Doug Lucie’s revival of Hard Feelings, set right in the heart of a seminal point in the Thatcher era, the 1981 Brixton riots, sometimes stretches our belief at whether these are living, breathing people. But no matter, for the most part, we enjoy snooping into their decadent, hedonistic world, which the small space of the Finborough theatre gets us right up close and personal with.
It is an apt moment to stage the play, as the forward notes, when Thatcher’s death has sparked renewed interest in these times. Brixton’s riots sparked off following the alleged failure of police to help a black victim, an echo with the start of London’s racial tension fuelled 2011 riots. But although there is excitement and interest in the headlines being created right outside the dilettantes’ window — car sirens go off as they settle in for cocktails and karaoke — most of the play is concerned with their petty squabbles. We’re not quite sure what we get out of it. Viv says she’s been given ‘freedom to rot’ with handouts from her parents. Privileges have made them no better than the sponges living off State benefits that Thatcher so despised, but possibly didn’t imagine they’d be her fellow alumni.
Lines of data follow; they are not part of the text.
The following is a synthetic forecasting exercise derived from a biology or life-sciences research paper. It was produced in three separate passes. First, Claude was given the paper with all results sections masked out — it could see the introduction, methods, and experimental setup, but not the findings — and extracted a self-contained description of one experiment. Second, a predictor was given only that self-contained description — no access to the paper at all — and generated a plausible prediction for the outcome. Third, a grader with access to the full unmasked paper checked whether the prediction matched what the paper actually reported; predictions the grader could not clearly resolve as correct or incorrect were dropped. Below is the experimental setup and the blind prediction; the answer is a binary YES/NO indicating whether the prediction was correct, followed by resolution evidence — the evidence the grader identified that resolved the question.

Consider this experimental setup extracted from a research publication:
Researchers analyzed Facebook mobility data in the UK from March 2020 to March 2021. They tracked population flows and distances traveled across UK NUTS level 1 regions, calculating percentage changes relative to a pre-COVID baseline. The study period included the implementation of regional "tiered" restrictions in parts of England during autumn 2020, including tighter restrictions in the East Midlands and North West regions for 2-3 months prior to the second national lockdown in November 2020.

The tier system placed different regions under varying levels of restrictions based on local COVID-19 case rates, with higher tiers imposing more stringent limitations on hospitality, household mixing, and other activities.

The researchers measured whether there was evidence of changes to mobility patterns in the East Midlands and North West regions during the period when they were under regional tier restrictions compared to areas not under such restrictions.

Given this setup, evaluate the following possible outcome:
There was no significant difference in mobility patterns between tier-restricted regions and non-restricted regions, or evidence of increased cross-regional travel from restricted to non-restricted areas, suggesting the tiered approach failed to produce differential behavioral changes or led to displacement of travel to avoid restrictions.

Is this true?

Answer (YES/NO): YES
But it’s hard to care for this self-important, selfish group’s problem. Although there are solid performances, the rich middle class characters seem to be identical — powerful, unembarrassed and acid tongued. Tone, a tough-talking east-ender journalist, and Jewish lawyer Jane are the only different ones as the outsiders, easy targets for their intolerant flatmates. But Margaret Clunie’s Annie is hard not to find funny. Like Maureen Lipman’s Trish in Educating Rita, she is all theatricality and mock seriousness with some great put downs. Isabella Laughland veers on the sadistic and despotic as Viv and Jesse Fox’s Rusty is endearingly little boy lost.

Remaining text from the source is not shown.